Sometimes the wells are left to circulate the inhibitor down the annulus, up the
tubing, and back down the annulus. In other instances, it is circulated only
enough of flushed to carry a water dispersible or soluble inhibitor through the
oil column above the pump. Wells do not truly circulate until the fluid column
builds up to equal the bottom hole pressure or the well is pumped off.
Non-water dispersible inhibitors (heavy filmers) require some circulation.
Disperse or dilute and flush highly water-dispersible or soluble inhibitors with
about 1 bbl brine or fresh water for each 1000 ft. of tubing. Circulate, if
required.
Treatment frequency depends on production. It varies from every two to three
days (more than 350 bfpd) to once every month (less than 50 bfpd).

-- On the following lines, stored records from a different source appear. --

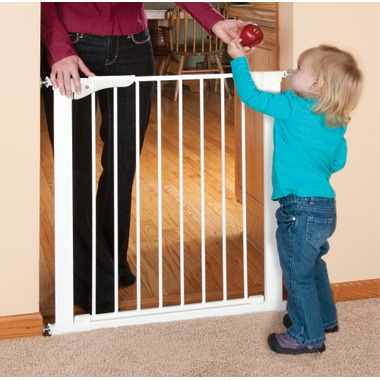 Buy Kidco Gateway White At Well Ca Free Shipping 35 In Canada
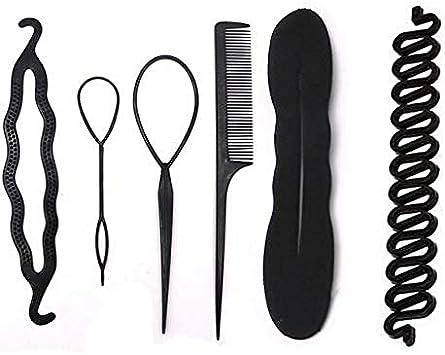 Pelo Moño, cabello diseño Accesorios Hacedor Braid Cabello Trenzado Peinado Clip DIY para las niñas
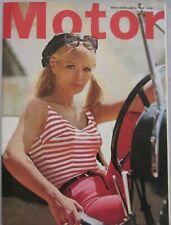 Motor magazine 4 June 1966 featuring Singer Gazelle road test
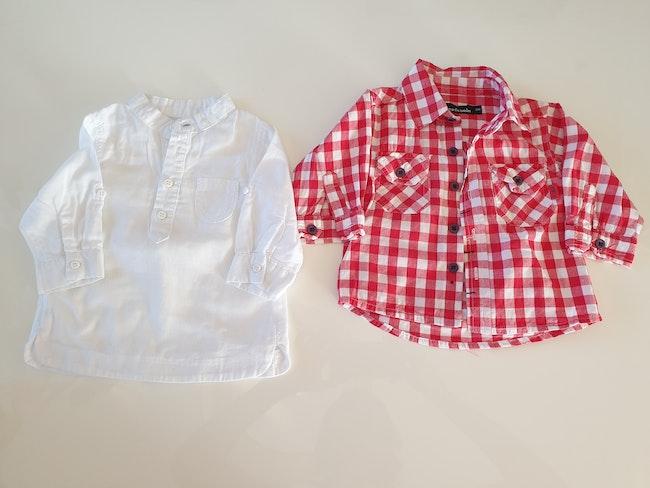 Chemises 3 mois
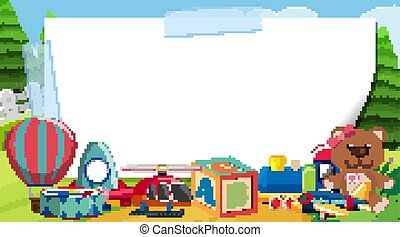 gabarit, jouets, frontière, parc, beaucoup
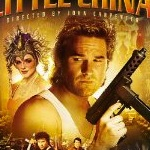 Friday Flick: Big Trouble In Little China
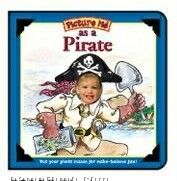 Picture Me As A Pirate Children's Book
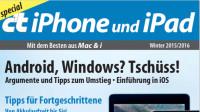 c't special iPhone und iPad vorab im Heise-Shop
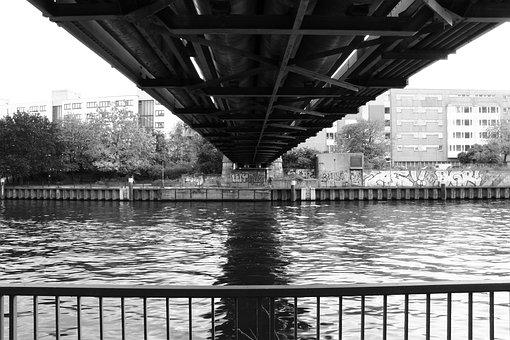Bridge, City, River, Water, Black And White, Old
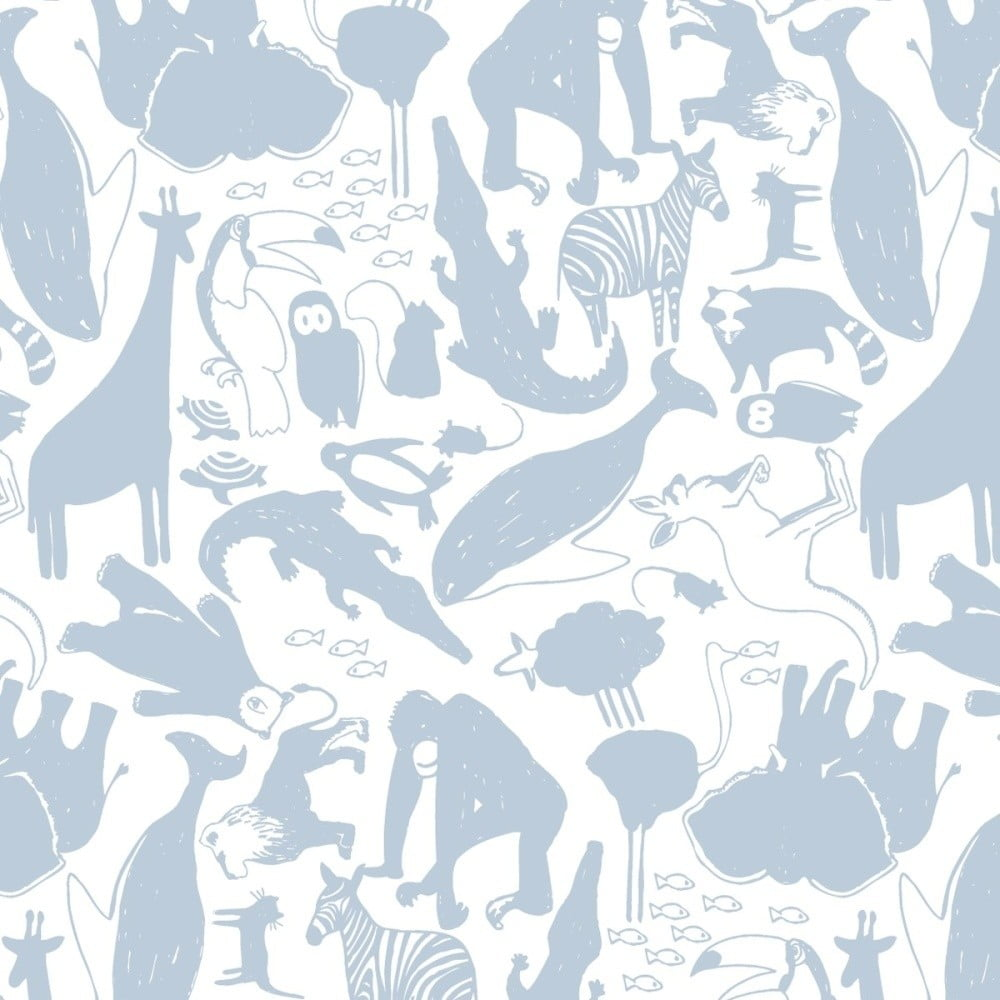 Modrá tapeta do detskej izby Art For Kids Animals, 48 × 1000 cm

You can also treat gas wells equipped with packers by the standard batch technique. Lubricate one or two drums of a film-forming inhibitor, neat or diluted,
into the tubing and allow it to fall to the bottom. This usually requires abut one
hour of shut-in time for each 1500 ft. of tubing.
•
Continuous Treatment. Introduce the inhibitor on a continuous basis so that
the concentration is maintained at the required level. The concentration will
vary depending on the severity of the corrosion.
In Flowlines/Pipelines
The first step in an effective corrosion program is to clean the pipeline. Most film
forming amine type inhibitors do not film selectively. Film coats corrosion deposits,
scale, and sand and affects the performance of the program. In old systems where
the velocity is low and severe corrosion has occurred on the bottom of the line,
cleaning is mandatory.
Three types of inhibitor treatment programs are available for flowlines/pipelines.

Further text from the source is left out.